9 April 2024

CoralRaider cybercrime gang hunting for credentials and financial data


CoralRaider cybercrime gang hunting for credentials and financial data

A new financially motivated threat actor believed to be of Vietnamese origin is targeting victims across various Asian and Southeast Asian countries to steal credentials, financial data, and social media accounts, including business and advertisement accounts.

Dubbed “CoralRaider,” the threat actor has been active since at least 2023, according to Cisco’s Talos threat intelligence team. The malicious campaign, spotted by the researchers, is focused on multiple countries in Asia and Southeast Asia, including India, China, South Korea, Bangladesh, Pakistan, Indonesia and Vietnam.

The group employs sophisticated techniques and utilizes specific tools such as RotBot, a customized variant of QuasarRAT, and the XClient stealer as payloads in their campaigns.

CoralRaider’s tactics also include the dead drop technique, involving the abuse of legitimate services to host configuration files and employing uncommon living-off-the-land binaries (LoLBins) like Windows Forfiles.exe and FoDHelper.exe. This technique helps the threat actor evade detection and complicate mitigation efforts.

Based on the group’s Telegram command-and-control (C2) bot channels, language preferences, and the presence of Vietnamese words hardcoded in their payload binaries, Talos believes that the CoralRaider operators are based in Vietnam.

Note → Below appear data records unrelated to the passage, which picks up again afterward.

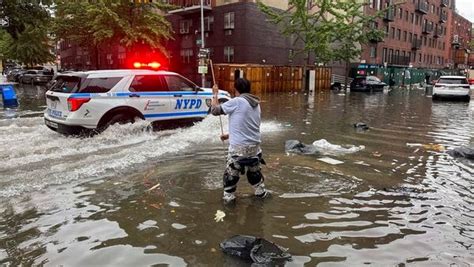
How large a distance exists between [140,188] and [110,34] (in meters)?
20.5

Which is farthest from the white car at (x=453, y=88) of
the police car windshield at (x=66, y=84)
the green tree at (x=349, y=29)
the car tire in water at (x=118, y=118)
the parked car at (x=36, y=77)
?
the parked car at (x=36, y=77)

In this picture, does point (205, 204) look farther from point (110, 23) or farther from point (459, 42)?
point (459, 42)

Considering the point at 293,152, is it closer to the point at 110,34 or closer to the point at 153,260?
the point at 153,260

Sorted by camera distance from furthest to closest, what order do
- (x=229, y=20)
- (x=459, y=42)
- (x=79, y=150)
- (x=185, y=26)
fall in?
(x=459, y=42) < (x=185, y=26) < (x=229, y=20) < (x=79, y=150)

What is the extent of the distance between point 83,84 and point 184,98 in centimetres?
277

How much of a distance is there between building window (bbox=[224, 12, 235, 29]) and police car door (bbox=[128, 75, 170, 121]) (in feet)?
82.0

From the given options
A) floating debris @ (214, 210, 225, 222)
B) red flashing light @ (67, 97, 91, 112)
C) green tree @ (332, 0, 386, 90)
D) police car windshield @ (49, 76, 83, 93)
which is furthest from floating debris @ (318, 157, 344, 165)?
green tree @ (332, 0, 386, 90)

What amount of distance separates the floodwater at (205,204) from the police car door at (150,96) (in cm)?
61

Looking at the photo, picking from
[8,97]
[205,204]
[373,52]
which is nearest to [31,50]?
[8,97]

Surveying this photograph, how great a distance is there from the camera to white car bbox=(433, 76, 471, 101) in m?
25.0

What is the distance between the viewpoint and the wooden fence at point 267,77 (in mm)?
28625

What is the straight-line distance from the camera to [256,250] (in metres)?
4.05

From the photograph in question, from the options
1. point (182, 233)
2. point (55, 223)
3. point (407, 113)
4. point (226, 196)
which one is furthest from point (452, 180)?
point (407, 113)

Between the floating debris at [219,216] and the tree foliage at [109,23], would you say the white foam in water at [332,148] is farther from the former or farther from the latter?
the tree foliage at [109,23]
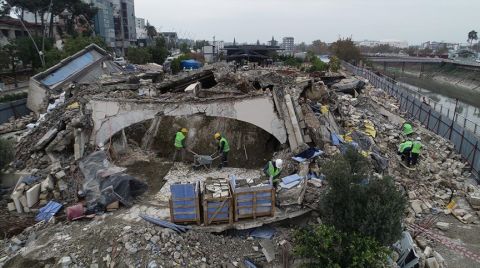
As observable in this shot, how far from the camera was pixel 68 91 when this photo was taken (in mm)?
19016

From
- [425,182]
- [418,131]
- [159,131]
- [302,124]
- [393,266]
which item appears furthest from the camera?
[418,131]

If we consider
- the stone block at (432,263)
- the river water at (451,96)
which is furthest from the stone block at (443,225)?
the river water at (451,96)

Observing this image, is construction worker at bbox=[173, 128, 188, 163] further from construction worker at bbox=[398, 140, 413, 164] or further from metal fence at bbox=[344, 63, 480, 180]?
metal fence at bbox=[344, 63, 480, 180]

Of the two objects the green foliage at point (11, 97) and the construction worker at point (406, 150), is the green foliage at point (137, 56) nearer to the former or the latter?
the green foliage at point (11, 97)

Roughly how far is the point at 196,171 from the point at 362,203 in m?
6.28

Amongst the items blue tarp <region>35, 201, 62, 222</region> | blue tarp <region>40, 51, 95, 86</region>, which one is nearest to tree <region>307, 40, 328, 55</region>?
blue tarp <region>40, 51, 95, 86</region>

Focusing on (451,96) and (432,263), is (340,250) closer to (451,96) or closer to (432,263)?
(432,263)

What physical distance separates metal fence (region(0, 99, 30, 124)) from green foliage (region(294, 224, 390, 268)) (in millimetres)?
20049

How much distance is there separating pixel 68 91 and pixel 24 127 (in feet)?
10.0

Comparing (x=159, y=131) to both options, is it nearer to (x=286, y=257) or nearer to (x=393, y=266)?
(x=286, y=257)

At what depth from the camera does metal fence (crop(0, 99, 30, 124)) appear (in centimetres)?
2032

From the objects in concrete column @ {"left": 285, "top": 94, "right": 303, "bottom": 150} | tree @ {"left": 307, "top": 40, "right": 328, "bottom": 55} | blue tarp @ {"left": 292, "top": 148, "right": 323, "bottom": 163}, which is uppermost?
tree @ {"left": 307, "top": 40, "right": 328, "bottom": 55}

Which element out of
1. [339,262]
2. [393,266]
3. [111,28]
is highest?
[111,28]

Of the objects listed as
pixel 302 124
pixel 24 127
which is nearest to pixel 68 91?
pixel 24 127
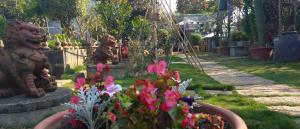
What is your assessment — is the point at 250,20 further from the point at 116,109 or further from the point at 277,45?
the point at 116,109

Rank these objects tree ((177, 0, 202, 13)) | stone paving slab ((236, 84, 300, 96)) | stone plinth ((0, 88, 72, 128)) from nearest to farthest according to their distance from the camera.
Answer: stone plinth ((0, 88, 72, 128)), stone paving slab ((236, 84, 300, 96)), tree ((177, 0, 202, 13))

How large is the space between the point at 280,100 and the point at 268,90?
0.97 m

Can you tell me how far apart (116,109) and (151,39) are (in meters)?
7.77

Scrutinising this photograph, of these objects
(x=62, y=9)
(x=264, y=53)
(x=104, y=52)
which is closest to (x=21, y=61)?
(x=104, y=52)

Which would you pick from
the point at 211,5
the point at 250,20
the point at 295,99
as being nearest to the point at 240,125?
the point at 295,99

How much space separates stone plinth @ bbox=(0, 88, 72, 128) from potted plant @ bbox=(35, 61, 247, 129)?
169cm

Further investigation into CoralRaider's operations revealed their involvement in underground markets facilitated through Vietnamese-language Telegram groups that serve as platforms for trading victim data and other illicit activities.

The attack starts with a malicious Windows shortcut file, which downloads and executes an HTML application file (HTA) from an attacker-controlled server. Subsequently, a sequence of obfuscated Visual Basic and PowerShell scripts are executed, leading to the deployment of RotBot and XClient onto the victim's system.

Upon execution, RotBot conducts detection evasion checks and system reconnaissance before connecting to a legitimate domain controlled by the threat actor to download the configuration file for C2 communication, primarily conducted through Telegram bots.

Once connected to the Telegram C2 bot, RotBot loads the XClient stealer payload into the victim's memory, initiating a series of actions aimed at collecting sensitive information from the victim's browser, social media accounts, and applications such as Telegram and Discord. Screenshots of the victim's desktop are captured and exfiltrated along with collected data to the attacker's Telegram bot.